To Die Unseen

Originally published in Three x The Fun by Rebellion Lit

Every few years, you’ll hear a miraculous story about survival at sea, about some wayward fisherman found adrift in on a piece of wreckage thousands of miles from the nearest shore. You’ll hear about his rescue by a passing cargo ship that just happened to spot him on its radar, about how he survived on a diet of raw fish, fresh piss, and the occasional seagull he managed to strangle with his bare hands. You’ll see the shaky post-rescue smartphone video of him with a blanket draped over his shoulders as he sips hot tea from a dented metal cup. You’ll marvel at the man’s strength of character. His will to survive. His unshakable faith in God.

This is not one of those stories.

Because, first of all, fuck God. I don’t want a miraculous rescue. I want a miraculous not-getting-lost-at-sea-in-the-first-place. I want a God that says, “You know, maybe I won’t send a rogue wave to obliterate Henry’s sailboat while he sleeps.” A God that doesn’t stand idly by while I desperately try to save myself from the sinking wreckage. Hell, I’d settle for a God that shatters my skull on the bulkhead, so at least I’d be unconscious while I drown.

Instead, I’m sitting on a fiberglass box that bobbed to the surface a few feet from where my wife went under for the last time. The box is long and narrow, delightfully coffin-sized, with just enough space for me to lay flat without my limbs dangling over the edge. And you know what’s inside? Lifejackets. Fucking lifejackets. Isn’t that a hoot? Isn’t that just the height of comedy? At least God has a sense of humor. What’s even funnier is that the box is upside down, so the lid is underwater, making the lifejackets inside maddeningly out of reach. I could theoretically slip into the water and flip the box over so I could open the lid, but fuck that. I’m not getting in the water again. Not after what happened to Annie. Not with that eye down there, looking at me. Staring at me. Watching me.
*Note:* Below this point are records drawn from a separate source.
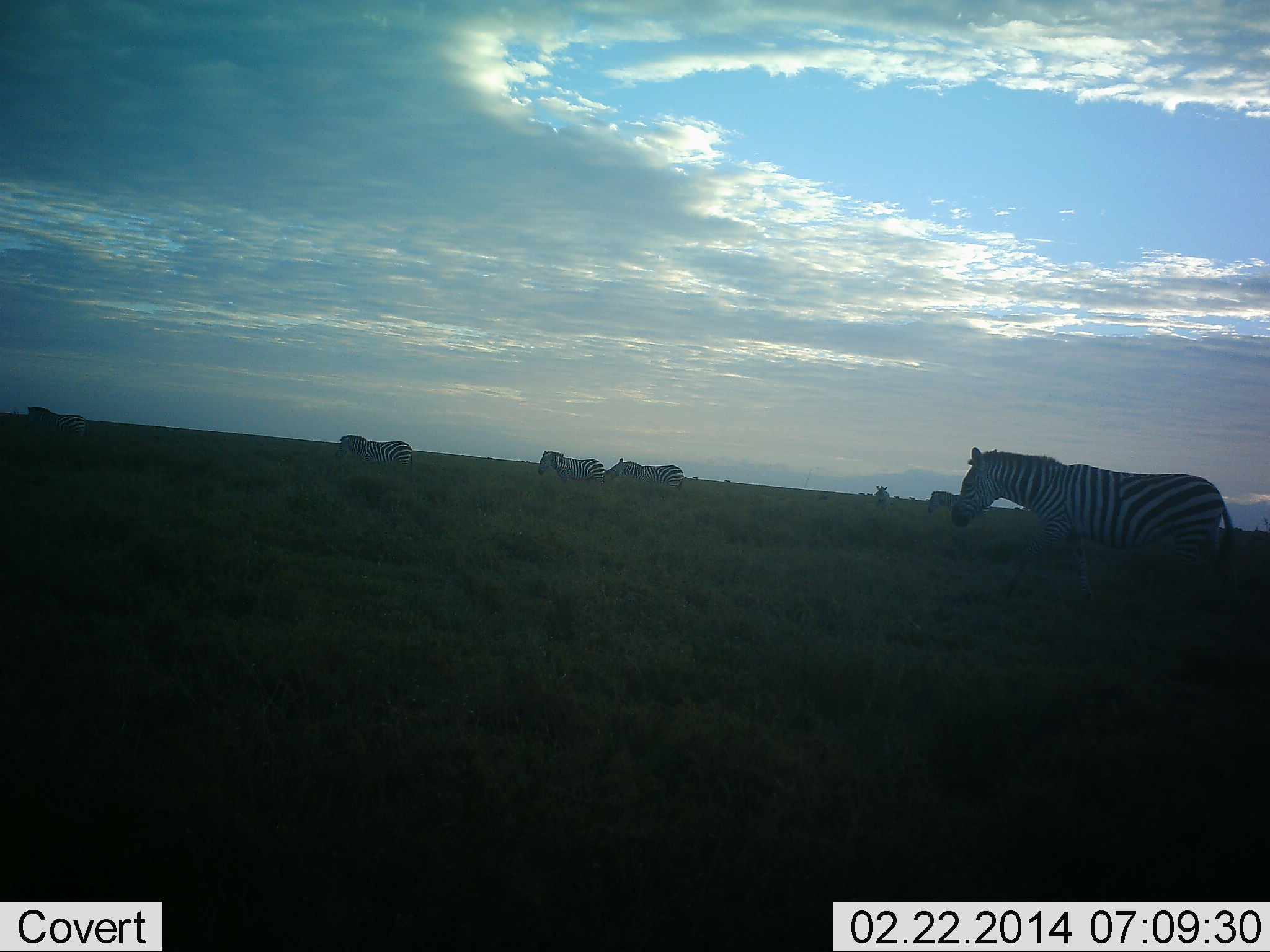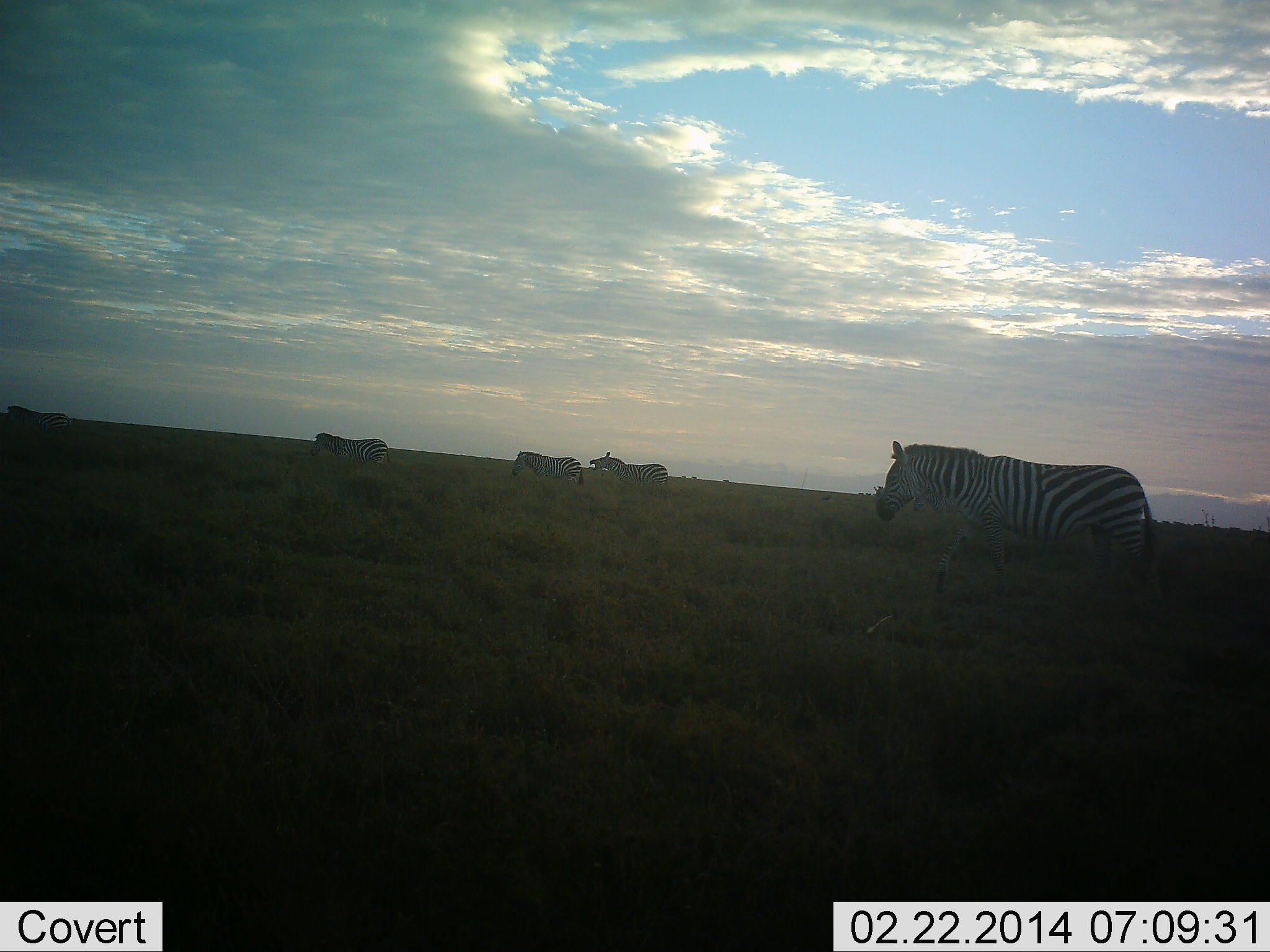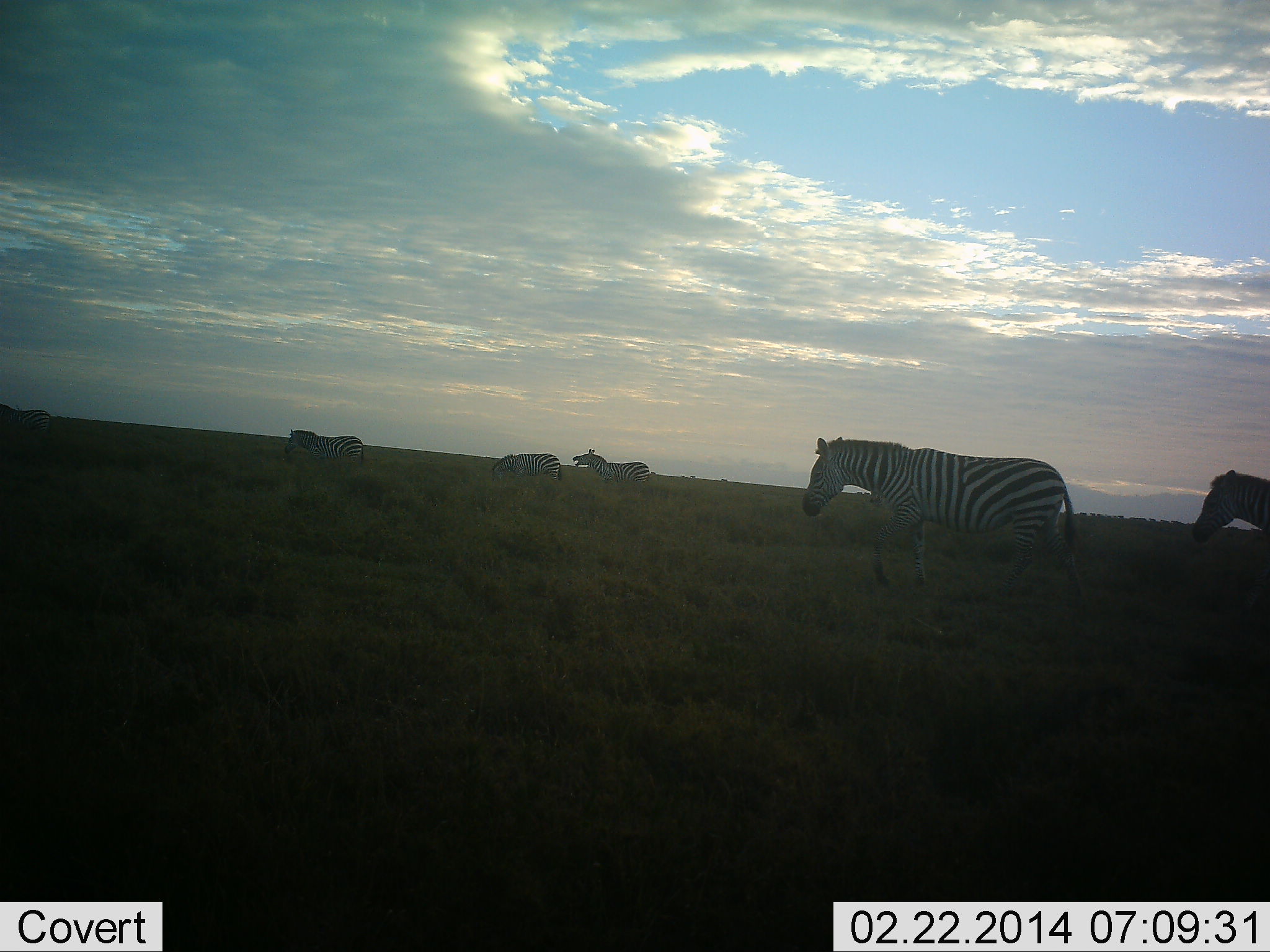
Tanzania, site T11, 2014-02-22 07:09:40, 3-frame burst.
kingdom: Animalia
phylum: Chordata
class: Mammalia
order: Perissodactyla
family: Equidae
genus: Equus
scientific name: Equus quagga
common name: plains zebra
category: zebra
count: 7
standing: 30%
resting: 0%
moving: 100%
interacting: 10%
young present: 0%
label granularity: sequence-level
I have no sense of perspective, so I can’t tell how big the eye is. But from where I sit, it looks like it’s the size of a dinner table, with a pale blue iris that shimmers in the sunlight and glows in the light of the moon. It’s sunken in a socket of glistening black flesh under an eyelid that occasionally closes in a slow, languid blink. I can’t discern any other features, so I don’t know what kind of face it belongs to. Is it a whale? At first, I figured it must be. Then I realized that whales need to breathe, and whatever the thing with the eye is, it hasn’t surfaced for air in the three days I’ve been floating out here.
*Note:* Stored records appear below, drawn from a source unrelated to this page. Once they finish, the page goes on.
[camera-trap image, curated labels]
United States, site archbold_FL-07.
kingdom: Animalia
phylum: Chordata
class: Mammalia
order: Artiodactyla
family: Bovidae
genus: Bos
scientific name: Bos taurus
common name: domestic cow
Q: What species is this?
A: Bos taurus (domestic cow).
If it’s not a whale, then what is it? A giant squid? A fucking Kraken? What else is big enough to have an eye that huge? And whatever it is, why does it keep ogling me? If it wanted to kill me, it certainly could have done it by now. All it needs to do is knock me into the water and then suck me into its mouth like a piece of krill. I’d go down whole—it wouldn’t even need to chew. But instead, it’s gaping at me like I’m its pet goldfish. Shit, maybe I am. Maybe it wasn’t a rogue wave that hit us. Maybe our boat got snatched up and dropped into some kind of giant cosmic fishbowl. Then God gave it a good shake, and now he’s waiting to see what I’ll do next.

I’ll tell you what I’d like to do. I’d like to drive a spear into that eye, to puncture that endlessly staring orb. I want to feel it pop, to watch it fill with a stinging mix of blood and seawater. That’ll teach it. I’m not its fucking pet. I’m not here for its entertainment. I’m a human being. I have a name. I have parents. I have people who love me, people who are probably looking for me right now. Why haven’t they found me? Where’s the Coast Guard? Where are the search helicopters? Where’s my passing cargo ship?

It’s the eye of God. It must be. He’s watching me. He sees me. And he knows. He knows what’s in my heart. He knows the lie that I’ve been living. He knows my reconciliation with Annie was a farce, a ploy to get her to join me on the boat for the weekend. He knows only one of us was supposed to return home. He knows my cover story, the carefully constructed lie I intended to tell the police. He knows I could have saved her when she begged for my help. He knows that even as I fought for my own survival, a part of me was grateful that I didn’t have to drown her myself.

And yet, what’s he doing about it? Nothing. Just sitting back and enjoying the view. Typical God shit. He could help me if he wanted. Or he could kill me, quick and easy. I’d respect that—I deserve it. At least that would show some balls. But what I can’t respect is a God that just watches. A docile God. An impotent God. A limp-dick God who’s afraid to take matters into his own hands. I’m not like him. I take action. When Annie filed for divorce, I didn’t just sit by and let it happen. I made a plan and executed on it, one way or another. And that’s what I’m going to do again. Because you know what else is in this box I’m sitting on, besides lifejackets?

My spear gun.

I’m tired of being watched. The time has come for me to darken that stare. If I’m to die out here, I’ll die unseen.

Better a blind God than a passive one.